**Stated exercise**
Format everything from the line containing "Is (520,763) farther" down to the line containing "71.0 inches" as a numbered list, leaving out blank lines.

**Dataset excerpts**
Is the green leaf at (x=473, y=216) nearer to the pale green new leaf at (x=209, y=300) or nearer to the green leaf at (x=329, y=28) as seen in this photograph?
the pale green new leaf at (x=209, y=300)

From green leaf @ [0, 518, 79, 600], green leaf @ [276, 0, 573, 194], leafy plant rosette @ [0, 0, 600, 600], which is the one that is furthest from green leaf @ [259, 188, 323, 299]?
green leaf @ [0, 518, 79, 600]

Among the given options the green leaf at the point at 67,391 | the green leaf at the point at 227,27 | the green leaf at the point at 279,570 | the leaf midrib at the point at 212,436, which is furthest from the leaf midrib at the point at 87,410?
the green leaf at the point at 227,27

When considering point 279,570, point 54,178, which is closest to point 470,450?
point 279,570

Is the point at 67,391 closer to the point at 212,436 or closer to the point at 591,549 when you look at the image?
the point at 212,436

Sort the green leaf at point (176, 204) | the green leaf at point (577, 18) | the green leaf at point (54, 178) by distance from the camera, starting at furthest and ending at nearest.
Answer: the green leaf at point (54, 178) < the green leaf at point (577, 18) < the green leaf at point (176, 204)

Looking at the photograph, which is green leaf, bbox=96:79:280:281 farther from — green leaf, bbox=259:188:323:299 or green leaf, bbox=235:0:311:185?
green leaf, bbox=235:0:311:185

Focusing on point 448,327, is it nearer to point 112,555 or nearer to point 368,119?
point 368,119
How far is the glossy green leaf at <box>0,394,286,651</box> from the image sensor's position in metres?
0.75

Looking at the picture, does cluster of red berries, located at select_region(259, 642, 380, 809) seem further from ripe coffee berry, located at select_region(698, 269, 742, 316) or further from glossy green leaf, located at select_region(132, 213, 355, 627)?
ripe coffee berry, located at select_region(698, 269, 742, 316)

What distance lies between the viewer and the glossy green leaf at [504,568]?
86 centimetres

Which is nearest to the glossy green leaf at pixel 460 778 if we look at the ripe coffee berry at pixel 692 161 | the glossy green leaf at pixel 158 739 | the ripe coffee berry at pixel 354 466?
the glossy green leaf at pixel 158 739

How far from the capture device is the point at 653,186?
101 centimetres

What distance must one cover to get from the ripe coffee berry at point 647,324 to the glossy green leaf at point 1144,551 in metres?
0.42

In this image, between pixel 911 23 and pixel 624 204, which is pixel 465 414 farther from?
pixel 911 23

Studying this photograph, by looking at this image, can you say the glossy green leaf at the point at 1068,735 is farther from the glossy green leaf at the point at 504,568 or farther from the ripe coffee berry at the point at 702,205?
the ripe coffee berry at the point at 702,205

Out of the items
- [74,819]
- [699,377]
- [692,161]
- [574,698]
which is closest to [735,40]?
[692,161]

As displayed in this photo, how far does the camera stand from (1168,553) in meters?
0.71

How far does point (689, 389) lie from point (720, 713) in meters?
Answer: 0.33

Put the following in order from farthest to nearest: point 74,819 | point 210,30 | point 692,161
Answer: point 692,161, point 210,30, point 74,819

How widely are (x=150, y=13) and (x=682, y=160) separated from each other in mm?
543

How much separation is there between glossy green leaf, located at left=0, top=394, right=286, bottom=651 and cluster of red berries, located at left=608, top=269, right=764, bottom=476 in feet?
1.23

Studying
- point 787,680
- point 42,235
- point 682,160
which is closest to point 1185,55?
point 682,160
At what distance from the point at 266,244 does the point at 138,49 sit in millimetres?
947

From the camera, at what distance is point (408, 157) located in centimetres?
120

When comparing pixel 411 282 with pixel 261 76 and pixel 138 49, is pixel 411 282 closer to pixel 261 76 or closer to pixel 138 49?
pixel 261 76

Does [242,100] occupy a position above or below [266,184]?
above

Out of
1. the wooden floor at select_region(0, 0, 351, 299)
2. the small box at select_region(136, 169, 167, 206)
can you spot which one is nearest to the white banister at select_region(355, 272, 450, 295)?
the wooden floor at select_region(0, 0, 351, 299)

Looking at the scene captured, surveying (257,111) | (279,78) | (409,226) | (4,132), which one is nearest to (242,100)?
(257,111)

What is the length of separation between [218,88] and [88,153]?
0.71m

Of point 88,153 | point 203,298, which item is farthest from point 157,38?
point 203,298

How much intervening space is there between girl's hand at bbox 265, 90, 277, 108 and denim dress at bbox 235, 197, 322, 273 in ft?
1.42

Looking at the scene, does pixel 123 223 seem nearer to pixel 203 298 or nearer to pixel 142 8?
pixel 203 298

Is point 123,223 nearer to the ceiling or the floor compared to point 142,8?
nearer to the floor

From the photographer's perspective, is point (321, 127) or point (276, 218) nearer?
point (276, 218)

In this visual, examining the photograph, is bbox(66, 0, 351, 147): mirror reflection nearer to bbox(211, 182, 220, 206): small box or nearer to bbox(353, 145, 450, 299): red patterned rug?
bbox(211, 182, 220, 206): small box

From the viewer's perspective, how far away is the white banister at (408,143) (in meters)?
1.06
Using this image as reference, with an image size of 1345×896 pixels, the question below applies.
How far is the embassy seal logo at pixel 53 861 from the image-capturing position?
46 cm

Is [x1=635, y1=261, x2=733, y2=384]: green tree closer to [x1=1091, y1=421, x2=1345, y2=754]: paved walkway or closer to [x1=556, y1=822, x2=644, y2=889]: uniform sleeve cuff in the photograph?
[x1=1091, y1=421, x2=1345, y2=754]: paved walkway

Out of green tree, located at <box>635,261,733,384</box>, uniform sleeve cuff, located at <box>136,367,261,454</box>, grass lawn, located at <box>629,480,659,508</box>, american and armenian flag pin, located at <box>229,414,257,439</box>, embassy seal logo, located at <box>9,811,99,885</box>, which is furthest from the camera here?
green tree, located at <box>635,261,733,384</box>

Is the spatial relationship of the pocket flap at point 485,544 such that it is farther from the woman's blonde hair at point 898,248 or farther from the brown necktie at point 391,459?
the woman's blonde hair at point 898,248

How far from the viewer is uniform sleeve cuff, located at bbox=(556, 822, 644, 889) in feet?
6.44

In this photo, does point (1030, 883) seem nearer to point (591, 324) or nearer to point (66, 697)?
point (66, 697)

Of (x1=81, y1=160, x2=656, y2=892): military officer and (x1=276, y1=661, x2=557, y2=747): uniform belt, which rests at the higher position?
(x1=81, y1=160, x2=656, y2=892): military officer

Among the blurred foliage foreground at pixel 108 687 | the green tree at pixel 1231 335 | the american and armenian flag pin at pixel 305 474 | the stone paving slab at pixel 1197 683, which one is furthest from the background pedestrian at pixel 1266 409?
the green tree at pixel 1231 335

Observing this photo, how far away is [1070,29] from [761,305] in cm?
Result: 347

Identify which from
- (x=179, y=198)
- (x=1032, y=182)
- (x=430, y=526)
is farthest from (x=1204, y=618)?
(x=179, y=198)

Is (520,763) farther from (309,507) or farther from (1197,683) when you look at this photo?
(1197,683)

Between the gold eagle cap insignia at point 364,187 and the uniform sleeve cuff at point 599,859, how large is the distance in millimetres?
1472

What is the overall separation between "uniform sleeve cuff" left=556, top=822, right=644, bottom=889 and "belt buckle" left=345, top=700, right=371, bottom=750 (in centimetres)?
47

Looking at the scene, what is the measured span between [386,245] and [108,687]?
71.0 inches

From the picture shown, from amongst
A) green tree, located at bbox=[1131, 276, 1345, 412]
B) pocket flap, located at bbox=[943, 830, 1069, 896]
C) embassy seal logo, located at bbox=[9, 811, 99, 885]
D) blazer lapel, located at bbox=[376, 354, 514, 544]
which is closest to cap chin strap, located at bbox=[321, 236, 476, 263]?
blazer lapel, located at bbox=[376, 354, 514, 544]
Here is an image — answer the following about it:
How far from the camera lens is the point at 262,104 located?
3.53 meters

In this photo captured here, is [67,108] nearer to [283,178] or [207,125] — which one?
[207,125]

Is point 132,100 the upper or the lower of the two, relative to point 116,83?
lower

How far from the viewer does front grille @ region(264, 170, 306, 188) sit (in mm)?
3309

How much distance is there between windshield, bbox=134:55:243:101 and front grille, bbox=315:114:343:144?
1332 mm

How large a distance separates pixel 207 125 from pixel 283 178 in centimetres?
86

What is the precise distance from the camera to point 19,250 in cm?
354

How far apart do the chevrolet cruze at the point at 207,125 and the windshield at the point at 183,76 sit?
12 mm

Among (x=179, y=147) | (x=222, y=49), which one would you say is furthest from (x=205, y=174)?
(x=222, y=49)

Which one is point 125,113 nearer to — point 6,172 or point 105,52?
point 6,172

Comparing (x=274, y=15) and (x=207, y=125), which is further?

**Result**
1. Is (520,763) farther from (309,507) or farther from (1197,683) when you look at this photo?
2. (1197,683)
3. Between the gold eagle cap insignia at point 364,187 and the uniform sleeve cuff at point 599,859, how large is the distance in millimetres?
4. 1472
5. What is the overall separation between "uniform sleeve cuff" left=556, top=822, right=644, bottom=889 and "belt buckle" left=345, top=700, right=371, bottom=750 (in centimetres)?
6. 47
7. Looking at the scene, what is the measured span between [386,245] and [108,687]?
8. 71.0 inches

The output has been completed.